I have read the basics about star photography and have many of the settings in place on my a6000... except the long exposure

I cant figure out who to set my camera... specifically how to set the exposure to 25 seconds. If somebody could describe the steps I would need to take in the menu system of the A6000 I would greatly appreciate it!

Thank you
 
just set your camera to M mode and turn the back wheel or the top dial until you get to 25".
 
It depends what lens are you going to use and 25 seconds could be too long if the lens it's not very wide and the stars may show trails instead of being points of light.

There are several good tutorials online for Astro photography, may be worth checking them out.
 
Also learn how to MANUAL FOCUS on infinity.

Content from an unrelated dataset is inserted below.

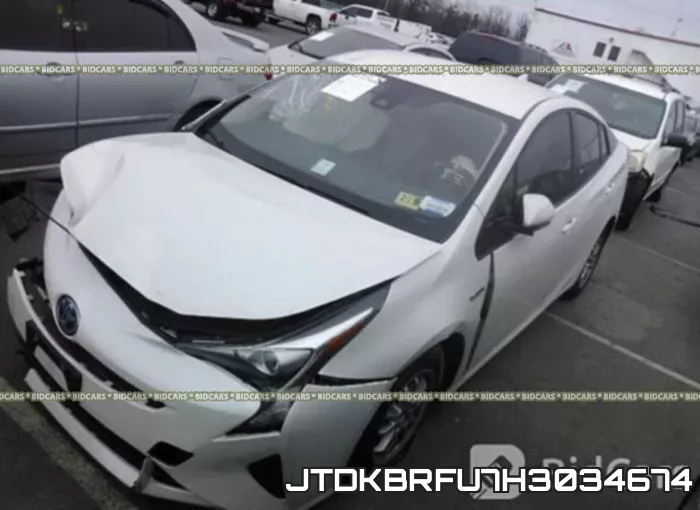 JTDKBRFU7H3034674 фото 3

Test all this (and your exposure settings and aperture and ISO) the night before you are heading out. Don't forget to bring a remote control. And bring a small flash light.
 
What lens are you using? You may have some challenges focusing to infinity at night if you are planning to use the kit lens or any of the Sony focus by wire lenses. I am afraid I can't offer a suggestion how to manually focus to infinity and lock the lens at infinity. Perhaps someone has an idea. I'd like to learn how to do this as well. (Right now, I'm using a Rokinon manual focus lens.)
 
If you look online for some tutorial , you may get a better idea why it's better to not use LENR.
There are other techniques that are more effective in reducing noise for long exposures like blending blank exposures or staking , but it's too much stuff to talk in here.
 
The A6000 can be focused to infinity when in manual mode. Infinity is at the far right of the scale. I am not sure if it works with non Sony lenses.

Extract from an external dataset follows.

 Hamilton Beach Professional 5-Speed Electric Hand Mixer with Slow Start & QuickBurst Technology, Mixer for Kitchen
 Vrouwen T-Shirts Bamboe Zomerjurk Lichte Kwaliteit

This is a crappy video but shows it on the screen.

To get the shutter time you need to look up the 600 rule and follow the instructions.

Brad
 
I am afraid I can't offer a suggestion how to manually focus to infinity and lock the lens at infinity.
Simply put camera to MANUAL FOCUS mode, focus on the brightest star (using focus magnifier) or the moon. Done.

This however does require a bit of practice, hence my suggestion to try it out the night before he heads out for the "serious" meteor shower hunting :)
 
What lens are you using? You may have some challenges focusing to infinity at night if you are planning to use the kit lens or any of the Sony focus by wire lenses. I am afraid I can't offer a suggestion how to manually focus to infinity and lock the lens at infinity. Perhaps someone has an idea. I'd like to learn how to do this as well. (Right now, I'm using a Rokinon manual focus lens.)
I have not been impressed using focus by wire for doing stars. It is just too difficult to very slightly rock the focus back and forth to find the absolute best focus point. The easiest is with the older, manual lenses.

Focus is very critical for stars and even off jusy a tiny bit will ruin a picture.

With the A6000/A6300, I find that the LCD displays a lot of electronic noise which I don't see on my A99 or A77ii. But it doesn't show up in the image, its just annoying when focusing.

Focus peaking should be turned off. I start focus on a bright star and as it gets close to focus, dim stars will appear. I finish focusing using the dimmist star I can see while having focus magnifier at max.

Not all lenses are equal when it comes to stars and you will likely need to stop down a bit to not have distortion in the corners.

I don't follow set rules. I use test shots.

Long exposure noise reduction is a matter of choice. If you feel that you can do a better job with noise on a compute, you can go that route, but be aware that noise reduction will deal with stuck pixels, while dealing with it later won't know what is a stuck pixel unless you shoot darks and deal with it with more sophisticated astrophotography SW. Usually, I leave it on.

There's a lot more that could be said, but one finger typing on my cell phone is getting old.